<h1 style="text-align:center"> INFO 323: Cloud Computing and Big Data</h1>
<h2 style="text-align:center"> College of Computing and Informatics</h2>
<h2 style="text-align:center">Drexel University</h2>

<h3 style="text-align:center"> Introduction to Spark Programming</h3>
<h3 style="text-align:center"> Yuan An, PhD</h3>
<h3 style="text-align:center">Associate Professor</h3>

# Cloud Computing Recap
- Typically, when we think of a “computer,” we think about one machine sitting on our desk at home or at work.
- There are some things that our computer is not powerful enough to perform. One particularly challenging area is data processing.
- Single machines do not have enough power and resources to perform computations on huge amounts of information (or the user probably does not have the time to wait for the computation to finish). 
- A cluster, or group, of computers, pools the resources of many machines together, giving us the ability to use all the cumulative resources as if they were a single computer.

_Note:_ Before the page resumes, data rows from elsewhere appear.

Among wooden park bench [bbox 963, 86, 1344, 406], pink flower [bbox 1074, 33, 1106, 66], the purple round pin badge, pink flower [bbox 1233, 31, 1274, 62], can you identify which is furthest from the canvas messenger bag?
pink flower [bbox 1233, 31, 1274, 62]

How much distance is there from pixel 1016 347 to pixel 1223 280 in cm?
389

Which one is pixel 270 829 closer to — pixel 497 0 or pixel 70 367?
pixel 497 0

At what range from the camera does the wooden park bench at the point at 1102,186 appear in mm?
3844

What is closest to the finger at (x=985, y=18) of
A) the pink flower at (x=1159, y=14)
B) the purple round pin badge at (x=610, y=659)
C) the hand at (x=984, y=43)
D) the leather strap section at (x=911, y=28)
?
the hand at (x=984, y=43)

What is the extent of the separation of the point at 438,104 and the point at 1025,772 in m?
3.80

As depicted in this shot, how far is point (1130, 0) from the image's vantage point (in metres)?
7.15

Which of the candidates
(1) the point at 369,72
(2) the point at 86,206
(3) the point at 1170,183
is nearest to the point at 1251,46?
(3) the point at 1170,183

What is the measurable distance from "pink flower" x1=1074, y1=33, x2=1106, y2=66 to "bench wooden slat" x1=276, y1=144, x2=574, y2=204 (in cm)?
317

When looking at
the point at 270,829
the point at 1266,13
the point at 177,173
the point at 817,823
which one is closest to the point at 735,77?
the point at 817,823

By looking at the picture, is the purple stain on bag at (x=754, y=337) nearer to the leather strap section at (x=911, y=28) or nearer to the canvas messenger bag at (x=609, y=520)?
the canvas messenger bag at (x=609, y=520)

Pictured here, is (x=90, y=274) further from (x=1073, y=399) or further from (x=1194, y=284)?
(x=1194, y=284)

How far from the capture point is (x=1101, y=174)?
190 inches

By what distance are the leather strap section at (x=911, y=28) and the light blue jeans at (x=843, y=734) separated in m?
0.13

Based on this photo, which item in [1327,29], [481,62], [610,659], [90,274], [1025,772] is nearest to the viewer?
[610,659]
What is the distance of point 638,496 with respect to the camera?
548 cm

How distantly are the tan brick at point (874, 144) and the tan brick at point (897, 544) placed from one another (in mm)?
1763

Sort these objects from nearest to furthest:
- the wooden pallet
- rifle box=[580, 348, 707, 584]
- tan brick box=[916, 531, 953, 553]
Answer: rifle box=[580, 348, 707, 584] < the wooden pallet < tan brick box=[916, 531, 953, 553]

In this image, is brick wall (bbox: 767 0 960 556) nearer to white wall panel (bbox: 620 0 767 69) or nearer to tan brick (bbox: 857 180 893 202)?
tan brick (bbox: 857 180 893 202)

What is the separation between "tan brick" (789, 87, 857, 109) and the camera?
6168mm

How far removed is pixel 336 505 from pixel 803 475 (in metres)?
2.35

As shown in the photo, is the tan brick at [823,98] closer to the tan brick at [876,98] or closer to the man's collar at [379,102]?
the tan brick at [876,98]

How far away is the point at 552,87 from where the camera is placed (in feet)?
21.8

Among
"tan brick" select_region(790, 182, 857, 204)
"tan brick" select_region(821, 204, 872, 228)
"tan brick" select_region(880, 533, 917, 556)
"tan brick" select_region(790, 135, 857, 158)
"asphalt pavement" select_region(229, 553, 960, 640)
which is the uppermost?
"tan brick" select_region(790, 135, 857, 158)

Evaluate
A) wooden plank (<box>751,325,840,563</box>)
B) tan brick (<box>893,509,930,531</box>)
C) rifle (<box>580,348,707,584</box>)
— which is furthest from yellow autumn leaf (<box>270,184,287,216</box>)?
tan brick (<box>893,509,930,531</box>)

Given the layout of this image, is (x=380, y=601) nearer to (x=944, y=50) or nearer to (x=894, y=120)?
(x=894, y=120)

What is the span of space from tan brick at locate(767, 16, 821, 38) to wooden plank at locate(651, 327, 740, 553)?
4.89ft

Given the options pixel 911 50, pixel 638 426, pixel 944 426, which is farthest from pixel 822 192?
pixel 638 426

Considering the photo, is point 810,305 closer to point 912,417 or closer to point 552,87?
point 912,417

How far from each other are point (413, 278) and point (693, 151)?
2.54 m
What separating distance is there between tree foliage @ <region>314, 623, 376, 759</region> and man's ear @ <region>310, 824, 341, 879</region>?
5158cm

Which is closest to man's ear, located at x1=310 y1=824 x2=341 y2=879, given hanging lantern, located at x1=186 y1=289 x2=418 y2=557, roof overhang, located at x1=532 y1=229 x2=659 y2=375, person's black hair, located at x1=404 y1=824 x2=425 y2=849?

# Cloud Computing and Spark
- Now, a group of machines alone is not powerful, we need a framework to coordinate work across them. 
- Spark does just that, managing and coordinating the execution of tasks on data across a cluster of computers.
- The cluster of machines that Spark will use to execute tasks is managed by a cluster manager like
 - * Spark’s standalone cluster manager, 
 - * YARN, 
 - * or Mesos. 
- We then submit Spark Applications to these cluster managers, which will grant resources to our application so that we can complete our work.


# Spark Cluster
Spark cluster consists of driver and worker nodes.
![](https://i.imgur.com/6I4l6ZH.png)

# Spark Applications
Spark Applications consist of a driver process and a set of executor processes. 
![](https://i.imgur.com/zF7Ngfc.png)




# Spark Executor
Each executor’s core gets a partition of data to work on
![](https://i.imgur.com/FZN5dCb.png)

# Spark Driver
- Each Spark driver creates one or more Spark jobs; 
- Each Spark job creates one or more stages; 
- Each Spark stage creates one or more tasks to be distributed to executors
![](https://i.imgur.com/lMTRd1c.png)

# Spark Programs
A program consists of a sequence of transformations followed by an action.
![](https://i.imgur.com/NLTWLo0.png)


# Spark RDD
- The primary data abstraction structure for Spark applications, is one of the main differentiators between Spark and other cluster computing frameworks. 
- In-memory collections of data distributed across a cluster. 
- Spark programs using the Spark core API consist of
- * loading input data into an RDD
- * transforming the RDD into subsequent RDDs
- * storing or presenting the final output for an application from the resulting final RDD.


# DataFrames
The most common Structured API and simply represents a table of data with rows and columns
![](https://i.imgur.com/qvdB1rT.png)

# Transformations
- In Spark, the core data structures are immutable, meaning they cannot be changed after they’re created. 
- This might seem like a strange concept at first: if we cannot change it, how are we supposed to use it? 
- To “change” a DataFrame, we need to instruct Spark how we would like to modify it to do what we want.
- These instructions are called transformations. 


# Narrow Transformation
Transformations consisting of narrow dependencies (we’ll call them narrow transformations) are
those for which each input partition will contribute to only one output partition.
# Wide Transformation
A wide dependency (or wide transformation) style transformation will have input partitions
contributing to many output partitions. You will often hear this referred to as a shuffle whereby Spark
will exchange partitions across the cluster. With narrow transformations, Spark will automatically
perform an operation called pipelining, meaning that if we specify multiple filters on DataFrames,
they’ll all be performed in-memory. The same cannot be said for shuffles. When we perform a shuffle,
Spark writes the results to disk. 
![narrow vs wide](https://i.imgur.com/jJ4fypS.png)

# Lazy Evaluation
Lazy evaluation means that Spark will wait until the very last moment to execute the graph of
computation instructions. 

In Spark, instead of modifying the data immediately when you express some
operation, you build up a plan of transformations that you would like to apply to your source data. 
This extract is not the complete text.